Babylon AI Achieves Equivalent Accuracy with Human Doctors

June 28, 2018 | Thursday | News

Transatlantic collaboration between the London-based medical Artificial Intelligence (AI) company and the Royal College of Physicians, Stanford Primary Care and Yale New Haven Health yields significant breakthrough

Babylon Health has announced a world-first during a presentation streamed live from London's Royal College of Physicians: The company's AI, in a series of robust tests (including the relevant sections of the MRCGP exam), has demonstrated its ability to provide heath advice which is on-par with practicing clinicians.

The MRCGP exam is the final test for trainee General Practitioners (GPs), set by the Royal College of General Practitioners (RCGP).

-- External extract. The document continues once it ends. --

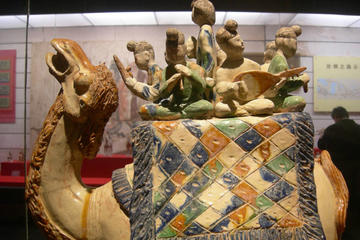 Xian Culture and History Overview One Day Private Tour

Trainee GPs who pass this assessment have demonstrated their competence and clinical skills to a level which is sufficiently high enough for them to undertake independent practice.

A key part of this exam tests a doctor's ability to diagnose.

Babylon's technology provides health information, rather than a medical diagnosis, for regulatory reasons. The tests carried out relate to the diagnostic exams taken by doctors as a benchmark for accuracy, however, Babylon's AI service remains an information service, rather than a medical diagnosis.

Babylon took a representative sample-set of questions testing diagnostic skills from publicly available RCGP sources, as well as independently published examination preparation materials, and mapped these to the current RCGP curriculum in order to ensure the questions resembled actual MRCGP questions as closely as possible.

The average pass mark over the past five years for real-life doctors was 72%. In sitting the exam for the first time, Babylon's AI scored 81%.

As the AI is continues to learn and accumulate knowledge, Babylon expects that subsequent testing will produce significant improvements in terms of results.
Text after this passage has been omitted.